Passage given:
>>>>>
Jeffrey Czyz [Thu, 20 Jun 2024 16:43:57 +0000 (11:43 -0500)]
Elide metadata from Offer with derived keys
When an Offer uses blinded paths, its metadata consists of a nonce used
to derive its signing keys. Now that the blinded paths contain this
nonce, elide the metadata as it is now redundant. This saves space and
also makes it impossible to derive the signing keys if an invoice
request is received with the incorrect nonce. The nonce shouldn't be
revealed in this case either to prevent de-anonymization attacks.
When an InvoiceRequest is handled with an OfferContext, use the
containing nonce to verify that it is for a valid Offer. Otherwise, fall
back to using Offer::metadata, which also contains the nonce. The latter
is useful for supporting offers without blinded paths or those created
prior to including an OffersContext in their blinded paths.
<<<<<
Scene question records
>>>>>
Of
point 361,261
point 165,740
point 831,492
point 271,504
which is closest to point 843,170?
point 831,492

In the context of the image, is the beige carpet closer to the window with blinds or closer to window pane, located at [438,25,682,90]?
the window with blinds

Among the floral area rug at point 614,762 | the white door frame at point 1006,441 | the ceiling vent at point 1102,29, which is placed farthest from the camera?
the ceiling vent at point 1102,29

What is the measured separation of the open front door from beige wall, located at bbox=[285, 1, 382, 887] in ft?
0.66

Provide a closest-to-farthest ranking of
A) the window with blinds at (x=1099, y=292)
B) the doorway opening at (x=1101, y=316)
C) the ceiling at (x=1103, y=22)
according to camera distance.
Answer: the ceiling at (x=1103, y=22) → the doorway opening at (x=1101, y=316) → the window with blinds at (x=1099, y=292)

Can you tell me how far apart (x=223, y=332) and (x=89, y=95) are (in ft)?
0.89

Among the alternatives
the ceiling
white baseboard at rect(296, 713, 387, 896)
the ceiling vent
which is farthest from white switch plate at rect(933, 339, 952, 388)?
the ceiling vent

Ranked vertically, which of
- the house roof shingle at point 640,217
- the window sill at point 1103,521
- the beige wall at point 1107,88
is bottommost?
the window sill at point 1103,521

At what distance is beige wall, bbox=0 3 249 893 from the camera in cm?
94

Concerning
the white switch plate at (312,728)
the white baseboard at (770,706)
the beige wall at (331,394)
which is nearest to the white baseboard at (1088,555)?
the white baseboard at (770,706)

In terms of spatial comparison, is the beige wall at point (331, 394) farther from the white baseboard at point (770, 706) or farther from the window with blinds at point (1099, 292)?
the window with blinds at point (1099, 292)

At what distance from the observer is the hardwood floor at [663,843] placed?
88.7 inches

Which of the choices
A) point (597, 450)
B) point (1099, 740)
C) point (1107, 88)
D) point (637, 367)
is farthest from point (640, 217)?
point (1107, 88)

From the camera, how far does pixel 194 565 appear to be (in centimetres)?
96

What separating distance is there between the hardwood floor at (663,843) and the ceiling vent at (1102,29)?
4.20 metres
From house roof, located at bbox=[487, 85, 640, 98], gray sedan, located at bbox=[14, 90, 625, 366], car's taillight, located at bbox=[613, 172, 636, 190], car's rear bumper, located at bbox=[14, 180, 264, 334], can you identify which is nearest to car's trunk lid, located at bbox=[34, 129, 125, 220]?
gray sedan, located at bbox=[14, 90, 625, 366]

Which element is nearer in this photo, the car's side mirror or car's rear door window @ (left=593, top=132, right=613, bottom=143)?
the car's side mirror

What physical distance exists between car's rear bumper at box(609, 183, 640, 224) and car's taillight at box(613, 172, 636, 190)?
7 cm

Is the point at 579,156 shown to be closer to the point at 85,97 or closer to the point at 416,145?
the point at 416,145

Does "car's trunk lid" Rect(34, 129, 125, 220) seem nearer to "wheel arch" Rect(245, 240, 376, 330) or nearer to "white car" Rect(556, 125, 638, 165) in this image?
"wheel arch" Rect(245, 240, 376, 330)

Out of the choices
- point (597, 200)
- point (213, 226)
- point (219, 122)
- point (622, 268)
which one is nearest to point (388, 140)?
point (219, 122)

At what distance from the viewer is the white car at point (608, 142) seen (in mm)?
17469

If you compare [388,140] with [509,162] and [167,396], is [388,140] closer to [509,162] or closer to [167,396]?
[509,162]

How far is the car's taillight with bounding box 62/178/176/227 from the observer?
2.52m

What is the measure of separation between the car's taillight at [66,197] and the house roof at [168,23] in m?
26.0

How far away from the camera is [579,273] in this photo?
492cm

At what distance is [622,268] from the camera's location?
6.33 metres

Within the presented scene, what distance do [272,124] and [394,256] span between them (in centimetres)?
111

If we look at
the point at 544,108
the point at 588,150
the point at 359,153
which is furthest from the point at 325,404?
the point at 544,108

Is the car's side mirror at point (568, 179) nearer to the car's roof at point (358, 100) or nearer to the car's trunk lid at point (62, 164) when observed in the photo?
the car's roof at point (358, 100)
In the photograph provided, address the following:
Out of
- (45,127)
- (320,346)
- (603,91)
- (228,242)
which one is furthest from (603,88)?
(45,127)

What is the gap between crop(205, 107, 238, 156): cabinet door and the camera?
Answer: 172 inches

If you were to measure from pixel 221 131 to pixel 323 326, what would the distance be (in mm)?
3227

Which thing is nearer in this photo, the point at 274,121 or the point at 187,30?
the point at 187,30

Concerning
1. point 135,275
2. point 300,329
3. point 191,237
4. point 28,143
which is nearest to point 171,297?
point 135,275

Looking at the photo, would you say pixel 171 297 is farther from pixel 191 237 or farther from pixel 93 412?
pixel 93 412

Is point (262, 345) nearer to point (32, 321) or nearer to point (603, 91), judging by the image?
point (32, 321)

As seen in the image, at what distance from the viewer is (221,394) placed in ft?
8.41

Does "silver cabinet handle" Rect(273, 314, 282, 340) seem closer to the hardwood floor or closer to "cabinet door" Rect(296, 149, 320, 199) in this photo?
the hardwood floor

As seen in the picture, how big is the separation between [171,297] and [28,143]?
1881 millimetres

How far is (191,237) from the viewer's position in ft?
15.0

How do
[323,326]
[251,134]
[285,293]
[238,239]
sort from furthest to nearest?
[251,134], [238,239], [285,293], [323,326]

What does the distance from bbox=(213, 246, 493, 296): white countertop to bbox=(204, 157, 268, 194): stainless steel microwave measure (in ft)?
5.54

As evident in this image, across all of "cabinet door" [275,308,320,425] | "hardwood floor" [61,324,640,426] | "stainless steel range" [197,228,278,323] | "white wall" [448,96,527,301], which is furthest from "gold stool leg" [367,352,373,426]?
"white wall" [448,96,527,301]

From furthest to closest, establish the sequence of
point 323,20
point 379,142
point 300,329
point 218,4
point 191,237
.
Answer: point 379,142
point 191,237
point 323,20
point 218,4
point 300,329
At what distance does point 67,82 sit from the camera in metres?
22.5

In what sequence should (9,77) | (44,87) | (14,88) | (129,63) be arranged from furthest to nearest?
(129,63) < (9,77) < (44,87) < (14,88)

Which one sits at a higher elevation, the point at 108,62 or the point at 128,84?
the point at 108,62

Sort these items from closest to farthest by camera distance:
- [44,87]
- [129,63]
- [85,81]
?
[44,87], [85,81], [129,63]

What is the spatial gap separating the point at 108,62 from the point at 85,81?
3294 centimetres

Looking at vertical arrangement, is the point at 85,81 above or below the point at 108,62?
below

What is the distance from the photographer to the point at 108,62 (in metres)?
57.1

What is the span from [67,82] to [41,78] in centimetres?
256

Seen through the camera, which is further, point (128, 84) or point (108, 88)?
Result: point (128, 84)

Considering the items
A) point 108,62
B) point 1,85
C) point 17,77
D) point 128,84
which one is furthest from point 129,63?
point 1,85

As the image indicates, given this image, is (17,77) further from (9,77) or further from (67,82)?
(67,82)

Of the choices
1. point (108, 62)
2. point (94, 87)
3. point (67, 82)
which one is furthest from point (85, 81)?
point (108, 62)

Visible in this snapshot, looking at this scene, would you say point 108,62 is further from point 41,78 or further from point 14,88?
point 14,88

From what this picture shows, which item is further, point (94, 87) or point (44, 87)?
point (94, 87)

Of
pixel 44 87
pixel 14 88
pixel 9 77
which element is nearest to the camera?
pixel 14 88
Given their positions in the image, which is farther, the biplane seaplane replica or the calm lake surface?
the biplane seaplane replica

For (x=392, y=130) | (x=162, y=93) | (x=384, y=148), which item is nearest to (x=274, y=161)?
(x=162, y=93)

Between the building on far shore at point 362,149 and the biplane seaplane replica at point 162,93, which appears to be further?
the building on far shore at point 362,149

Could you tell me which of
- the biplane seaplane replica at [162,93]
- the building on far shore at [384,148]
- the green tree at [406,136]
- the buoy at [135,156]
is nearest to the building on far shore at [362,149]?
<<<<<
Tasks to carry out:
**1)** Translate this sentence from the commit message into Spanish: "When an Offer uses blinded paths, its metadata consists of a nonce used to derive its signing keys."
**2)** In the records, edit the lines starting at the one with "Could you tell me which of" and continuing through the end of the records, changing "the green tree" to "the pine tree". Give only those lines.
The commit message and the records have no connection to each other.

Answer list:
**1)** Cuando una Offer usa rutas cegadas, sus metadatos consisten en un nonce utilizado para derivar sus claves de firma.

**2)**
Could you tell me which of
- the biplane seaplane replica at [162,93]
- the building on far shore at [384,148]
- the pine tree at [406,136]
- the buoy at [135,156]
is nearest to the building on far shore at [362,149]?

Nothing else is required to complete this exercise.